**Exercise passage**:

+---+

This repository contains three scripts that enable the following:
- Download and resize images from a custom CSV file containing URLs to images.
- Use a pretrained CNN
InceptionV3
to train a classifier on the downloaded images. - Parse a new image through the trained model and predict the class of the image.
The original purpose of this project was to create a classifier that could classify different parts of a handbag, such as a brand label, zipper, made-in label, overall picture of the handbag and others.
The dataset used in this project contains ~78K images of 13 different handbag parts. The data, along with a JSON file representing image paths and labels can be downloaded via the link found in the submitted assignment document on the first page. Unfortunately, the full data could not be shared because the company that owns it considers it highly sensitive. Therefore, a subset of the data is provided for the purposes of reproducibility.
To use the code you need to adopt the following steps.

+---+

**Task requirements**:
**1.** According to the repository description, how many images does the dataset contain, and of how many handbag parts?
**2.** Rewrite the repository description between "The original purpose" and "handbag and others.", inclusive, renaming "handbag" to "backpack" wherever it appears.

**Information shown**:
+---+

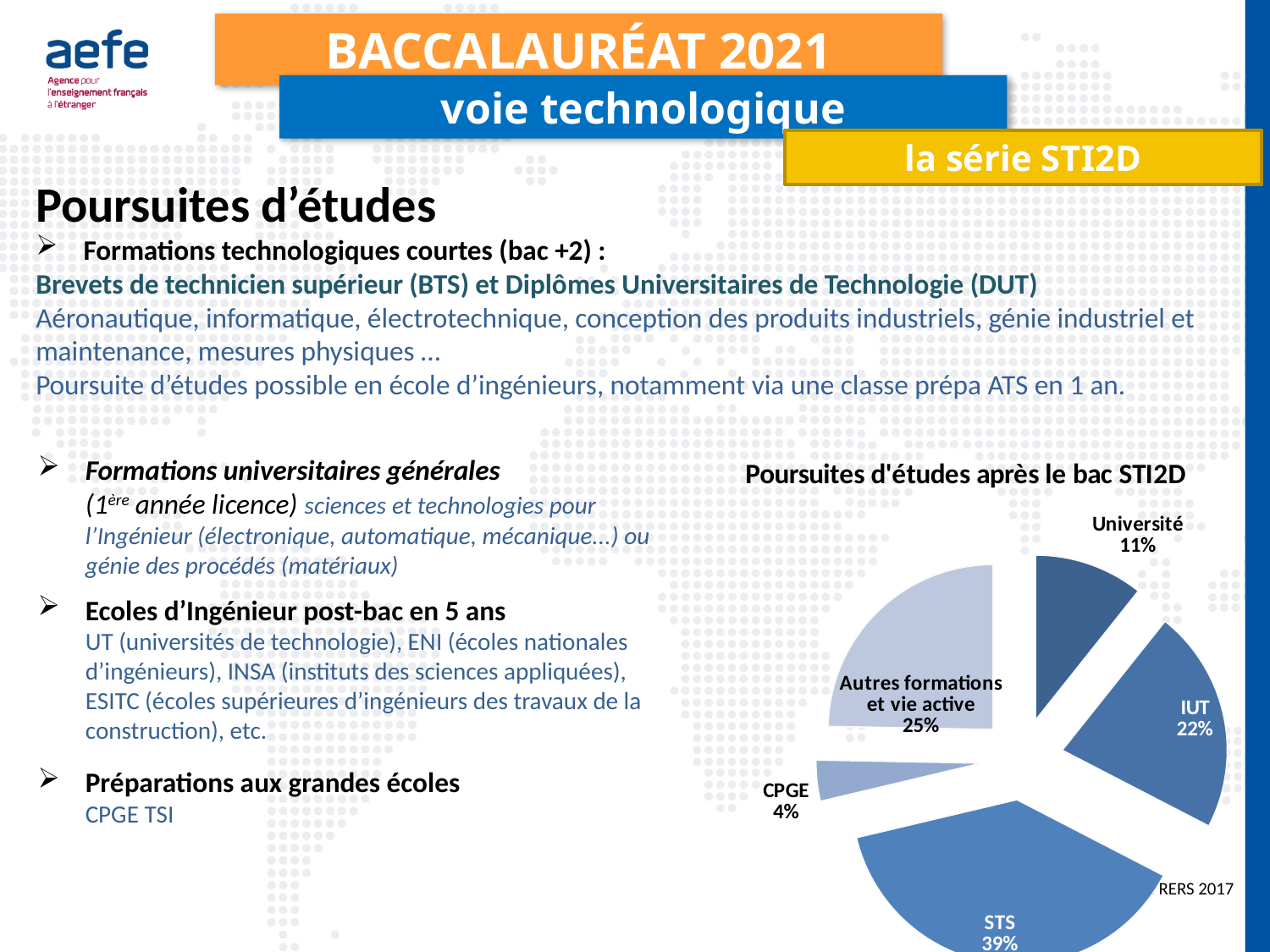
What is the difference between the STS share and the IUT share? 17% Which category has the largest slice of the pie? STS What share of the pie does Autres formations et vie active represent? 25% Which category has the smallest slice of the pie? CPGE What share of the pie does CPGE represent? 4% Which is larger, the share for IUT or the share for Université? IUT What is the title of the pie chart? Poursuites d'études après le bac STI2D What share of the pie does IUT represent? 22% How many categories are shown in the pie chart? 5 What kind of chart is shown on the slide? pie chart What share of the pie does Université represent? 11% What share of the pie does STS represent? 39%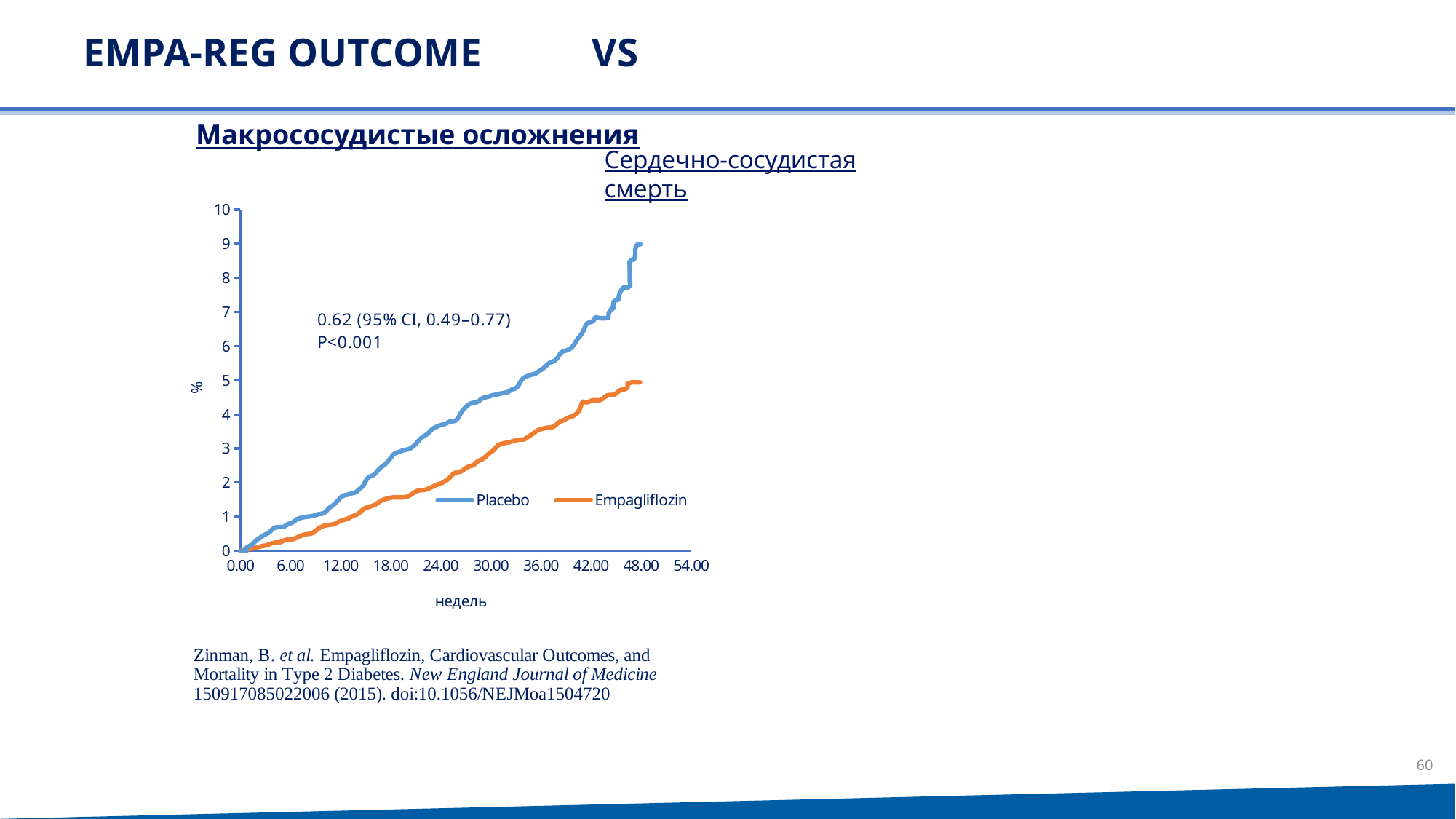
Do the values for Empagliflozin rise or fall along the x axis? rise What colour is the Placebo line in the chart? blue Is the value for Placebo at 24 weeks greater or less than 3? greater Is the value for Empagliflozin at 48 weeks greater or less than 6? less What kind of chart is shown on the slide? line chart Is the value for Empagliflozin at 24 weeks greater or less than 3? less Which series reaches the highest value on the chart? Placebo At 48 weeks, which series has the higher value, Placebo or Empagliflozin? Placebo Do the values for Placebo rise or fall as the weeks increase along the x axis? rise How many series does the chart legend list? 2 Which two series are listed in the chart legend? Placebo and Empagliflozin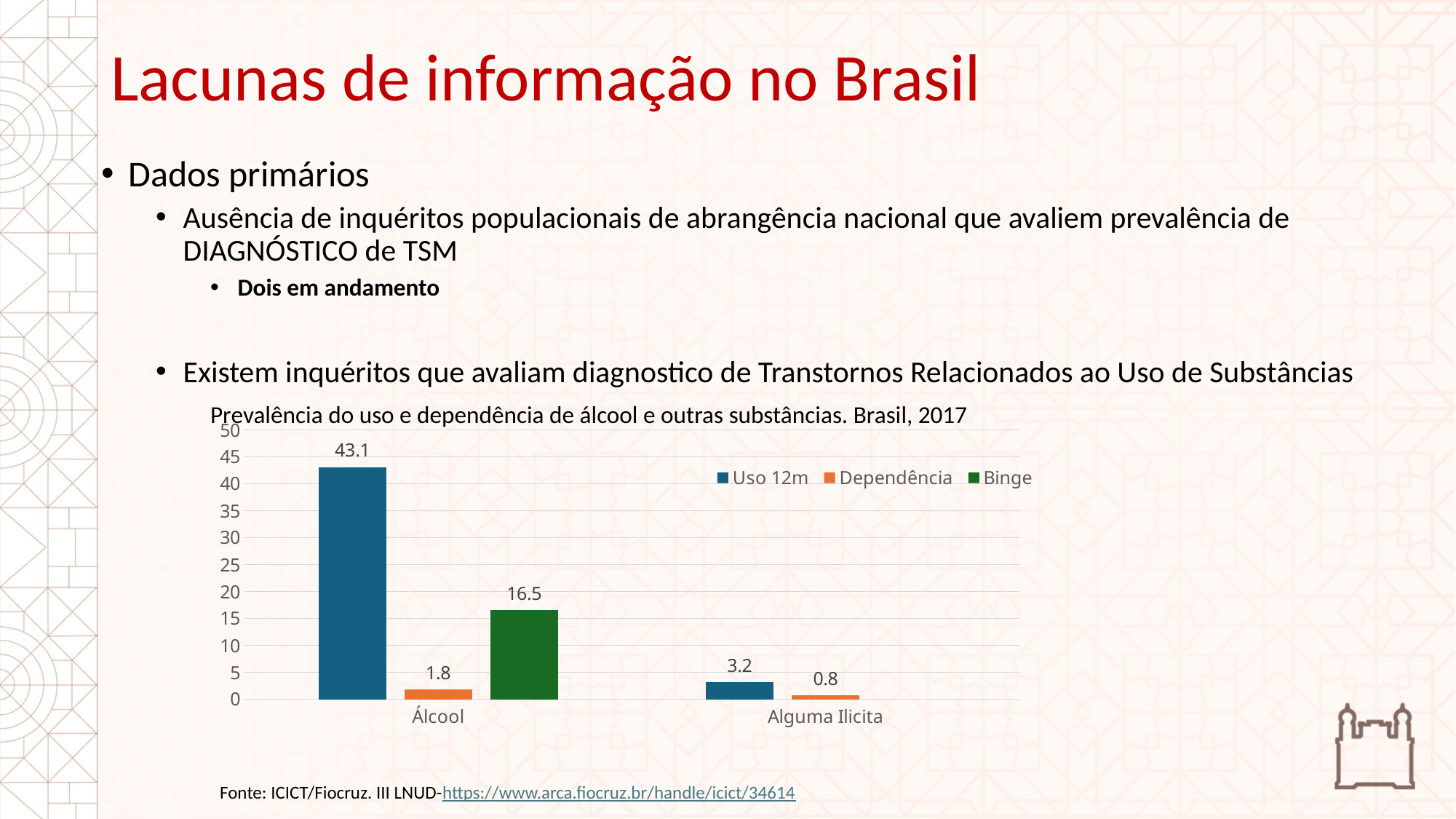
Which series has the lowest value for Alguma Ilicita? Dependência What is the title of the chart? Prevalência do uso e dependência de álcool e outras substâncias. Brasil, 2017 What kind of chart is shown on the slide? Bar chart Which category has the highest Uso 12m value? Álcool What is the difference between Uso 12m and Binge for Álcool? 26.6 What is the value of Uso 12m for Álcool? 43.1 What is the value of Dependência for Alguma Ilicita? 0.8 How many series does the legend list? 3 Which is larger: Dependência for Álcool or Dependência for Alguma Ilicita? Dependência for Álcool How many categories are shown on the x axis? 2 What is the value of Binge for Álcool? 16.5 What is the value of Uso 12m for Alguma Ilicita? 3.2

+---+

**Replies**:
**1.** About 78K images of 13 different handbag parts.

**2.**
The original purpose of this project was to create a classifier that could classify different parts of a backpack, such as a brand label, zipper, made-in label, overall picture of the backpack and others.